>> start Entries
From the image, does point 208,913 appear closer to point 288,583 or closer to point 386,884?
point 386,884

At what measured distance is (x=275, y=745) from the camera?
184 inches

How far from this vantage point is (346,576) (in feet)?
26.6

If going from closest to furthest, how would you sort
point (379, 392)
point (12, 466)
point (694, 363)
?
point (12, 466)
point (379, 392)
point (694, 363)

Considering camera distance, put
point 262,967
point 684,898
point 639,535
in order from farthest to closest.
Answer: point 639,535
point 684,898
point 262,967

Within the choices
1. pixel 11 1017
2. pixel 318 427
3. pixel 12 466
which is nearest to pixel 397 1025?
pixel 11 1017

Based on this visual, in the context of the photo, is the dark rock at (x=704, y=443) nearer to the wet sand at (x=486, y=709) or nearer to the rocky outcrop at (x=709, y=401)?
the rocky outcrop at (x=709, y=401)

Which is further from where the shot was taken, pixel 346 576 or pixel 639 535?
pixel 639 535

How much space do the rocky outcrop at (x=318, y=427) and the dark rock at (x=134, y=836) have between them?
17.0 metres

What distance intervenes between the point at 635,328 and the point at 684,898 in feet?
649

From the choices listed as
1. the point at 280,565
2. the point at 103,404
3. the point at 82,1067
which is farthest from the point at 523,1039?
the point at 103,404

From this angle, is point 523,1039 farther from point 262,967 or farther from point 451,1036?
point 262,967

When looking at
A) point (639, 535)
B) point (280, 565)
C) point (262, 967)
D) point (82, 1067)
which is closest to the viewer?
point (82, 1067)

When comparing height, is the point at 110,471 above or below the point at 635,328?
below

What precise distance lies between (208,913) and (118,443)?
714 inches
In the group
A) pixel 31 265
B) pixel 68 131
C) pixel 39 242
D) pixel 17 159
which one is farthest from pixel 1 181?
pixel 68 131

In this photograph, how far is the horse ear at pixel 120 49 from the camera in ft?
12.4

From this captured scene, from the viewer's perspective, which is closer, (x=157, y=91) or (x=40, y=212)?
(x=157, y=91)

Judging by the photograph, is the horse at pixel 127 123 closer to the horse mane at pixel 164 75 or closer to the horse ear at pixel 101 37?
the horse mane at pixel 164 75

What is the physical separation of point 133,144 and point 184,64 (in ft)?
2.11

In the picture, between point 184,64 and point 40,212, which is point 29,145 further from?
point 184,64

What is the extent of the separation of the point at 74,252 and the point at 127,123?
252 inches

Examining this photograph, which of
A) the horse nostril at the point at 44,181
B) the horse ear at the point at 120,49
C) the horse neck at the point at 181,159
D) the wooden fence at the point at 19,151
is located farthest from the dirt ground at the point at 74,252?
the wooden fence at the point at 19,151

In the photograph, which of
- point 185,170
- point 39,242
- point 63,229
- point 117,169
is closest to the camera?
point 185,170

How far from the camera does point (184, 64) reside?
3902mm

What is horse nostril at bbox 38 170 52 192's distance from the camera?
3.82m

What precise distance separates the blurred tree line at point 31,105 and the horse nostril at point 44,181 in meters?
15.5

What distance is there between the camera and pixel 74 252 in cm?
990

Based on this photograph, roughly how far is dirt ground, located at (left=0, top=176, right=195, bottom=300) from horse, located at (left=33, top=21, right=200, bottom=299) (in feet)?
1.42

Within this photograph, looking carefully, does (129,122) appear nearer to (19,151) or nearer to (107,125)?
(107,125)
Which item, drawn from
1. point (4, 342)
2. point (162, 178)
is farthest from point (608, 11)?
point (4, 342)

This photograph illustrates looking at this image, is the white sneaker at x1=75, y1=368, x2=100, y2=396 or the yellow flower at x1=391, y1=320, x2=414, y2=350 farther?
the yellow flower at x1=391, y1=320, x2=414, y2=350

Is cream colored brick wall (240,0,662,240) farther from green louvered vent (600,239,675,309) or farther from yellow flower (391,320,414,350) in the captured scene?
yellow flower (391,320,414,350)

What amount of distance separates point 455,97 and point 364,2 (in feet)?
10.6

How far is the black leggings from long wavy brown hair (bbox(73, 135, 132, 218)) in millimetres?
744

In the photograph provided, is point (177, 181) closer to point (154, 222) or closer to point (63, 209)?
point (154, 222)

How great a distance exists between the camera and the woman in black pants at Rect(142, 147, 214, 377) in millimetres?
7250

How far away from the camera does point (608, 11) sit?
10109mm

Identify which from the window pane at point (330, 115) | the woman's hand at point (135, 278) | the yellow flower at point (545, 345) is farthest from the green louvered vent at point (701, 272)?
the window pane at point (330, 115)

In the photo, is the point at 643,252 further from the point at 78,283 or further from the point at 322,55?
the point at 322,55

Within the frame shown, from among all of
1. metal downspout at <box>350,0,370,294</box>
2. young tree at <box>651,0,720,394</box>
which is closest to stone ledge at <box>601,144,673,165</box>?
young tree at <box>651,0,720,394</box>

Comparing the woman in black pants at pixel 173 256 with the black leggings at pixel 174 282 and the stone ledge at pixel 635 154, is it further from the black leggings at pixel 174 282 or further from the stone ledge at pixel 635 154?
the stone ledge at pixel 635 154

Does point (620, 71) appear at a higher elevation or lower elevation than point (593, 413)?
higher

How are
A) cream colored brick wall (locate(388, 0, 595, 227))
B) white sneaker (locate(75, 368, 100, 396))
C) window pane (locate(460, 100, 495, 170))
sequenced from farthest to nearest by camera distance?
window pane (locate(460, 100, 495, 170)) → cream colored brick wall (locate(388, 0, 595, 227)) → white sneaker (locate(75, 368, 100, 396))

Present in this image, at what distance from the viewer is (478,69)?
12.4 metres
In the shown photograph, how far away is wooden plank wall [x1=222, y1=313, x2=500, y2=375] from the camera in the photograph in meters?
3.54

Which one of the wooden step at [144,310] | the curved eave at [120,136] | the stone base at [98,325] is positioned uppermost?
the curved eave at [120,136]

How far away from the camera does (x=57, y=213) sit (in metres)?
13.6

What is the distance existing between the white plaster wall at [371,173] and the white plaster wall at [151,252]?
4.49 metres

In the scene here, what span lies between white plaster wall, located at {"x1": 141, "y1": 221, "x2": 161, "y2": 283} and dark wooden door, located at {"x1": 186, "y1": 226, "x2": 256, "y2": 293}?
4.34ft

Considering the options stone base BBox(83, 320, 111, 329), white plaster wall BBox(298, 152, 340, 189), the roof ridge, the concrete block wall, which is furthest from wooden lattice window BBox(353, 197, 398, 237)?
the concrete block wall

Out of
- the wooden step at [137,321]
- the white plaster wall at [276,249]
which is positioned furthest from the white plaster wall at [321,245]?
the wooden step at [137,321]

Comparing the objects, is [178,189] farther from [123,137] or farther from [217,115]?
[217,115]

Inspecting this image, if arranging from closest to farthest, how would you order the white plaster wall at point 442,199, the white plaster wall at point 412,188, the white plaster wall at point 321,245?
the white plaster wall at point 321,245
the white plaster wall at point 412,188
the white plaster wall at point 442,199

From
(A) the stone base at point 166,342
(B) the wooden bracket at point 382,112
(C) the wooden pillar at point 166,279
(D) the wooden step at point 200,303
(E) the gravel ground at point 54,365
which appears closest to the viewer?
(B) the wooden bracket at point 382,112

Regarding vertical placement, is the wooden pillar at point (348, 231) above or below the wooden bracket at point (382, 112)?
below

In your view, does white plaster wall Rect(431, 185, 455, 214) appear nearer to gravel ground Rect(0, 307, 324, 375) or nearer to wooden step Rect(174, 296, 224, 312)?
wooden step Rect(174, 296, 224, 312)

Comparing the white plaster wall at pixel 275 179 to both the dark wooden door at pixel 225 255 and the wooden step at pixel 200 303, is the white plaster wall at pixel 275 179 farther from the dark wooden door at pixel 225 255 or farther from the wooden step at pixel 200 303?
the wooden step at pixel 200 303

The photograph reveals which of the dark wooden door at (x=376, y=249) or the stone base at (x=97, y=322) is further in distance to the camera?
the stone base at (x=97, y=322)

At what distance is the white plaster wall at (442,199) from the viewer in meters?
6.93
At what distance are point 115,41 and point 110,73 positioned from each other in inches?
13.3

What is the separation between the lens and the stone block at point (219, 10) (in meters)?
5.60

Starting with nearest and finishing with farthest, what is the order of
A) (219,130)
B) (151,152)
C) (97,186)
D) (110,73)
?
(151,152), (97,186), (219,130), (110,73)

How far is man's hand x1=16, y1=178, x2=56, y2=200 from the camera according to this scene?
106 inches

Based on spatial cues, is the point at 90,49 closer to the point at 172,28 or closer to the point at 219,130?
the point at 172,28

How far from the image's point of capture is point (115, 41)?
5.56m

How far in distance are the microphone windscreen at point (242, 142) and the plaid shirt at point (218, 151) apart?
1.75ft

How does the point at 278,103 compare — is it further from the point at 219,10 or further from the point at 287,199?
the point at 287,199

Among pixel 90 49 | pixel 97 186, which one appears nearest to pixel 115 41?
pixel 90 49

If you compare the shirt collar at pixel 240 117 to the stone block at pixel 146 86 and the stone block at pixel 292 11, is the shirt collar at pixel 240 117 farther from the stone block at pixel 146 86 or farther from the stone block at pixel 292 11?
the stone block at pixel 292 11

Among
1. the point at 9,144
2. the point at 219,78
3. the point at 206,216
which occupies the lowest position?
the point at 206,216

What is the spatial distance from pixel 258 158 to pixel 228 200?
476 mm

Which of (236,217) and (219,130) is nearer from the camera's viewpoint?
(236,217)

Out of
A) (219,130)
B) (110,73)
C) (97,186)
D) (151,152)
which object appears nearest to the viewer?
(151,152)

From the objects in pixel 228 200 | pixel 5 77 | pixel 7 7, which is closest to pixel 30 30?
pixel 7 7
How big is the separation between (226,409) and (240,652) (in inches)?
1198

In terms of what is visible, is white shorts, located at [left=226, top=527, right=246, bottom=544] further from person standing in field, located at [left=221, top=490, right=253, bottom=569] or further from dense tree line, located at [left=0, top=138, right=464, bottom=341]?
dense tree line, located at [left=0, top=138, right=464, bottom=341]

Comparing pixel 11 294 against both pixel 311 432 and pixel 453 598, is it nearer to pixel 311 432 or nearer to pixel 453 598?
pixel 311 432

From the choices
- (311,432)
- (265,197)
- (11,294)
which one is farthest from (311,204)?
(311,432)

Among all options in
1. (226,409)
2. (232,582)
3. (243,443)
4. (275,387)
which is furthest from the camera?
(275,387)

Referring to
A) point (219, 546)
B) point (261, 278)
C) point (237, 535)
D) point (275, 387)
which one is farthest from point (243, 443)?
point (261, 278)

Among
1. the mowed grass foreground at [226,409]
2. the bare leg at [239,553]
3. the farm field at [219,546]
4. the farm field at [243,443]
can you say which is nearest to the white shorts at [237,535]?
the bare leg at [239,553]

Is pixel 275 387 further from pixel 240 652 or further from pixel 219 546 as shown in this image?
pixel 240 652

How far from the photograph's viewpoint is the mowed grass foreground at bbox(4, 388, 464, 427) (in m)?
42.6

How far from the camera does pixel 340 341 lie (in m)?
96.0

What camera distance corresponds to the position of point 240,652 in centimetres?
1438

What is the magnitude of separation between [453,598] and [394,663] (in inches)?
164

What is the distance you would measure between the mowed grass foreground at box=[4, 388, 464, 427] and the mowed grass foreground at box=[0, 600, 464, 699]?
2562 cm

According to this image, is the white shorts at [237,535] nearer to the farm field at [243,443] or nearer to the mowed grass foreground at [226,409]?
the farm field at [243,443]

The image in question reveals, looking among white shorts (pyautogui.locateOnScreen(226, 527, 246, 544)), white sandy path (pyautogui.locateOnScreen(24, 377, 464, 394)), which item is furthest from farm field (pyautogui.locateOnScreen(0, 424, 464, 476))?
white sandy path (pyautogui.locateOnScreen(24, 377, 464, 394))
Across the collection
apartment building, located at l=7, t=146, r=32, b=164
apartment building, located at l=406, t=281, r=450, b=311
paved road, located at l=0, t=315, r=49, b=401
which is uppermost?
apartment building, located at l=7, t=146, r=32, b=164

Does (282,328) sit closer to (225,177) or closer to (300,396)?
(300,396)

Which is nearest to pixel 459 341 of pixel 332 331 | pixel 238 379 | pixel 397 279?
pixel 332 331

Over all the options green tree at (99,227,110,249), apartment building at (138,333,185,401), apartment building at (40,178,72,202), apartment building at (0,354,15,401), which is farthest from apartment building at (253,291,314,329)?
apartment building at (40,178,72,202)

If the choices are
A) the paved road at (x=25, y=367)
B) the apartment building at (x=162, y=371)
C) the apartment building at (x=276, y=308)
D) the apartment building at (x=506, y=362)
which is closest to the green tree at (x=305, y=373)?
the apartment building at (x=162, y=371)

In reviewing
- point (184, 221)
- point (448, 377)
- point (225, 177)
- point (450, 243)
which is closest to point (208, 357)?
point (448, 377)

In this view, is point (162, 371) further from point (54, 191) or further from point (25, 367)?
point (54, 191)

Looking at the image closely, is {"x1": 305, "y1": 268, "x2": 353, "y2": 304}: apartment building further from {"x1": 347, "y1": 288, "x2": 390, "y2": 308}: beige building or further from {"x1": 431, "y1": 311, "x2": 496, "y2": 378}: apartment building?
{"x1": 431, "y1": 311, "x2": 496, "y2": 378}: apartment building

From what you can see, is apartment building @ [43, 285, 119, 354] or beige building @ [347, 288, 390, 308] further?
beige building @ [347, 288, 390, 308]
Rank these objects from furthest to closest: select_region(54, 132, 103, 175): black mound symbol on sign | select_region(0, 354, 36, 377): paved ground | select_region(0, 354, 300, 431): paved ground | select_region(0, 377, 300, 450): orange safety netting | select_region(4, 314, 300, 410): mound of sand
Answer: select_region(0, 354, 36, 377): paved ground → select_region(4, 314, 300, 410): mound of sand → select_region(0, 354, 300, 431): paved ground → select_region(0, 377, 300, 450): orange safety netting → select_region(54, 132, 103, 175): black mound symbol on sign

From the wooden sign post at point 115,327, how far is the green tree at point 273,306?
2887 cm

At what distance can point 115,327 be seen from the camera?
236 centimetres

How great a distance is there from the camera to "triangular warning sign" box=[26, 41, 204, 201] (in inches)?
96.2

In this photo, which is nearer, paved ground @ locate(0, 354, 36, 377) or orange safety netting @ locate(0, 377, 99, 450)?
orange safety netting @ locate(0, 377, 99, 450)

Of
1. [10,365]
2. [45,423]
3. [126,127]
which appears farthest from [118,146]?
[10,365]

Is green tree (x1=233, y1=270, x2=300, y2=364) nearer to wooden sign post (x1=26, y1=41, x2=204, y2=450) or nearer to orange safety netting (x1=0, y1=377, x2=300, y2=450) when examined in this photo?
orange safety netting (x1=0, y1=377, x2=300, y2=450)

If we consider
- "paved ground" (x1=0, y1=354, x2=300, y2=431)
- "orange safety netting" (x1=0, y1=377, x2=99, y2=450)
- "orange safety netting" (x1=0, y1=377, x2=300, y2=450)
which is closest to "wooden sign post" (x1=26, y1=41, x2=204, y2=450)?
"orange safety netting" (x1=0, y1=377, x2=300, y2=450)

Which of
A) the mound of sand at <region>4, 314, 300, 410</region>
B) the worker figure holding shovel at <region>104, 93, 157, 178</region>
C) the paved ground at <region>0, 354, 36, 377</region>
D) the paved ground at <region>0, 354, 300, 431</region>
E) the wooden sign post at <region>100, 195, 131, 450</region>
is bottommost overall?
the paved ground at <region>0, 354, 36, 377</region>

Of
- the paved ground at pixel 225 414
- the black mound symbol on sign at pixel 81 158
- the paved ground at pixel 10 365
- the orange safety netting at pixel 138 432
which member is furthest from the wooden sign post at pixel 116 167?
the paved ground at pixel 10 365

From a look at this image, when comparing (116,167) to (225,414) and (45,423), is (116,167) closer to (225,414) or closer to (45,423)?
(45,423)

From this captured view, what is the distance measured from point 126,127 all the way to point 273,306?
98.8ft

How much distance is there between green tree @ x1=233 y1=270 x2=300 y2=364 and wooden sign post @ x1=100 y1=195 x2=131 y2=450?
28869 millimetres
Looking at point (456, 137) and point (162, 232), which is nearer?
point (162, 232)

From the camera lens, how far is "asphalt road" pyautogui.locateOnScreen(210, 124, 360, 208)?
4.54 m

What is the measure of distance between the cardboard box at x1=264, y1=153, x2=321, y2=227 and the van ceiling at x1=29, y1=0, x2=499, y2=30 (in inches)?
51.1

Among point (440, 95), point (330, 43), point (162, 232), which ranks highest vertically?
>> end Entries
__Set task__. Give the lines from the one containing "From a look" through the end of the entries again, exactly as written and with no other lines.

__Result of the exercise__.
From a look at this image, when comparing (116,167) to (225,414) and (45,423), is (116,167) closer to (225,414) or closer to (45,423)?
(45,423)

From this captured view, what is the distance measured from point 126,127 all the way to point 273,306?
98.8ft

How much distance is there between green tree @ x1=233 y1=270 x2=300 y2=364 and wooden sign post @ x1=100 y1=195 x2=131 y2=450?
28869 millimetres
Looking at point (456, 137) and point (162, 232), which is nearer?
point (162, 232)

From the camera lens, how far is "asphalt road" pyautogui.locateOnScreen(210, 124, 360, 208)?
4.54 m

What is the measure of distance between the cardboard box at x1=264, y1=153, x2=321, y2=227 and the van ceiling at x1=29, y1=0, x2=499, y2=30 (in inches)?
51.1

Among point (440, 95), point (330, 43), point (162, 232), which ranks highest vertically?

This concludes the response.